In the stochastic simulations, negative binomial distributions were used to draw random
numbers to determine how many flowers (φ) each adult could potentially make, and also to
determine the potential number of seeds (ο) of each berry (see below for the shapes of these
distributions). To simulate the fate of each potential berry and potential seed, we used binomial
distributions to stochastically simulate survival (or death) at each step in the reproductive
pathway (ρ, β, υ, χ, π, μ, κ and ε). Binomial distributions were also used to simulate the survival
(σ) and growth (γAJ) of individual plants. The binomial distributions were shaped by the observed
mean for a vital rate in a certain year (see Table 1 and Methods section in the main text for the
vital rate means).
Whenever more than one year of data was available we first randomly drew one of those
years at each time step (all years had the same probability of being chosen each time), and then
used the observed mean from that year for random number generation for that vital rate. We used
this procedure because we did not have full data sets for different years to draw entire data sets
of individual years, and because we think that by using these binomial and negative binomial
distributions we are more accurately mimicking natural stochasticity.

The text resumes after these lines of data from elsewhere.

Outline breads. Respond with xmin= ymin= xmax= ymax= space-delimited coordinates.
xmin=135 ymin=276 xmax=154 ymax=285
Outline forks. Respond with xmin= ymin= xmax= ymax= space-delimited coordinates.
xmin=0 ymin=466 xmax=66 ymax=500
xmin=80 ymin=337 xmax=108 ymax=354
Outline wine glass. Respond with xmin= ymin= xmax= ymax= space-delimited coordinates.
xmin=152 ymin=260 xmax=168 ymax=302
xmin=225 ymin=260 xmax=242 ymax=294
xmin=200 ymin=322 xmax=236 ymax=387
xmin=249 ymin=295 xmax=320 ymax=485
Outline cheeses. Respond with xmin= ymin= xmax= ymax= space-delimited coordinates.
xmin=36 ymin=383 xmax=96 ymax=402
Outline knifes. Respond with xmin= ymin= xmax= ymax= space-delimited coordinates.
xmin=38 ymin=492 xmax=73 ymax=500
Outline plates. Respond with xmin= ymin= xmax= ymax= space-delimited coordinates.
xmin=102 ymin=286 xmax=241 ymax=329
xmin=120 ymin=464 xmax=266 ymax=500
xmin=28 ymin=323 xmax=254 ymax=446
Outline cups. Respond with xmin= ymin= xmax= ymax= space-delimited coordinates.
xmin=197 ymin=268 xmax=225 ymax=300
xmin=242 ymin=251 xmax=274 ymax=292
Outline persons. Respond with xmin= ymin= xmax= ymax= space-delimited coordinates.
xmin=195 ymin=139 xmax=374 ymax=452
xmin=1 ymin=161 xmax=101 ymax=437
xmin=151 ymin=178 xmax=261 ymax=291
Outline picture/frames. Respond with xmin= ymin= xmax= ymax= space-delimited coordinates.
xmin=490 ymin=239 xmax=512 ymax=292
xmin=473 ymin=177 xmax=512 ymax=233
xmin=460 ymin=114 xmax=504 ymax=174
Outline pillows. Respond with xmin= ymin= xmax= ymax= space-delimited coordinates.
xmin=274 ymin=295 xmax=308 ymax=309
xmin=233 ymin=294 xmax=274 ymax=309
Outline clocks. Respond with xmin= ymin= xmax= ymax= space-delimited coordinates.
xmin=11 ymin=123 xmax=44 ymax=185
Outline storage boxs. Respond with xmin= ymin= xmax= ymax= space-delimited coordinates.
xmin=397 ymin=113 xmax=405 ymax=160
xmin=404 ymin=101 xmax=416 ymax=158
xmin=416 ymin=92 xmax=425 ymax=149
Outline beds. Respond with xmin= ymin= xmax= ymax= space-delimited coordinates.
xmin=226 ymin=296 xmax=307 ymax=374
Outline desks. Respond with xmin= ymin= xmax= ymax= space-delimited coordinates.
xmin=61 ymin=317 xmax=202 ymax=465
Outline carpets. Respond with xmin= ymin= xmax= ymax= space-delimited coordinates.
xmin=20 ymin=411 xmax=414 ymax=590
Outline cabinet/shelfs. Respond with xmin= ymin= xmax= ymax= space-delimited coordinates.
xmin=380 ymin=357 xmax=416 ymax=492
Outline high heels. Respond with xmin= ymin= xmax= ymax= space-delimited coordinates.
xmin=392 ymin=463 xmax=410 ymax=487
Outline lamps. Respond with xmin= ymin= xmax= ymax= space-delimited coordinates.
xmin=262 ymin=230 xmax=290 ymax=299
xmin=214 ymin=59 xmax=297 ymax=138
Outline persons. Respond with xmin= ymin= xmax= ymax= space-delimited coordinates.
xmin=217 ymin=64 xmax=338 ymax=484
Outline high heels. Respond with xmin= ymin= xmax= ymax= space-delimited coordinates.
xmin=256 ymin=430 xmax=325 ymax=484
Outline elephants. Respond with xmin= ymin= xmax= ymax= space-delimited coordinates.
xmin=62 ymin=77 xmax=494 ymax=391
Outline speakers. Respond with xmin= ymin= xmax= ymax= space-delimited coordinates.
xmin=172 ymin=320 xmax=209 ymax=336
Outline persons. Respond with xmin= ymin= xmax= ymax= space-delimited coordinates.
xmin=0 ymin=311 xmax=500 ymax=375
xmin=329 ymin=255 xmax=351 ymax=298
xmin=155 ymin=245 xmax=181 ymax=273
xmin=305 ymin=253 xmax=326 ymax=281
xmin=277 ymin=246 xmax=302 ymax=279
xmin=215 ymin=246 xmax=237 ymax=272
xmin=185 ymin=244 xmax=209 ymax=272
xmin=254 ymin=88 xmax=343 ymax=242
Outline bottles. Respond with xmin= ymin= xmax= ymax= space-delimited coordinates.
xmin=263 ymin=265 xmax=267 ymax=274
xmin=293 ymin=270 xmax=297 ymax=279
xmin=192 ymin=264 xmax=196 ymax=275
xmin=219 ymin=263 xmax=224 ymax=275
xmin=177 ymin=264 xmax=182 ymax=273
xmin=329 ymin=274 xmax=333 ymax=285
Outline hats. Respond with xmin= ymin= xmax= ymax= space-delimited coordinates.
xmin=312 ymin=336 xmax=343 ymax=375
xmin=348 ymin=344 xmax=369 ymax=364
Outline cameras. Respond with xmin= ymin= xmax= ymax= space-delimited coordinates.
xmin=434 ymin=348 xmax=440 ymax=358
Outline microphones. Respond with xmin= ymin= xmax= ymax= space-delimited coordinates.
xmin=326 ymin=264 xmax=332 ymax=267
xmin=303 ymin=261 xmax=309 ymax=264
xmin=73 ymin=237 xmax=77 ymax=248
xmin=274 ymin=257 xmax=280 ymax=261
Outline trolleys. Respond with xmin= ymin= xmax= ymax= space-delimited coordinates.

The negative binomial distributions were parameterized by both the mean and the
variance of the data: respectively, 778.97 and 25296.62 for potential berry numbers in PS in
2004, 569.08 and 80408.55 for potential berry number in PS in 2005, 424.39 and 88363.67 for
potential berry number in SS in 2003, 209.20 and 13747.00 for potential berry number in SS in
2004, 215.00 and 13455.56 for potential berry number in SS in 2005, 44.91 and 1193.33 for
potential seed number in PS in 2004, and 15.48 and 32.72 for potential seed number in SS in
2004.
Using stochastic simulations, we examined the sensitivity of biotic interaction effects to
our estimates of the unmeasured vital rates: seed survival (σS), establishment (ε) (note that σS
and ε together determine the fate of seeds in the seed bank), seedling survival (σL), juvenile
survival (σJ), juvenile to adult growth (γAJ), and adult survival (σA). We conducted simulations
where we used a range of values for each unmeasured vital rate. All simulations started with 25
survivors, used the primary succession species interactions, and had 10 coyote scats arriving
annually from nearby secondary succession populations. The four scenarios were: ‘control’ = all
observed species interactions, ‘no pollinator limitation’ = no reduced berry (β=1) or seed (π=1)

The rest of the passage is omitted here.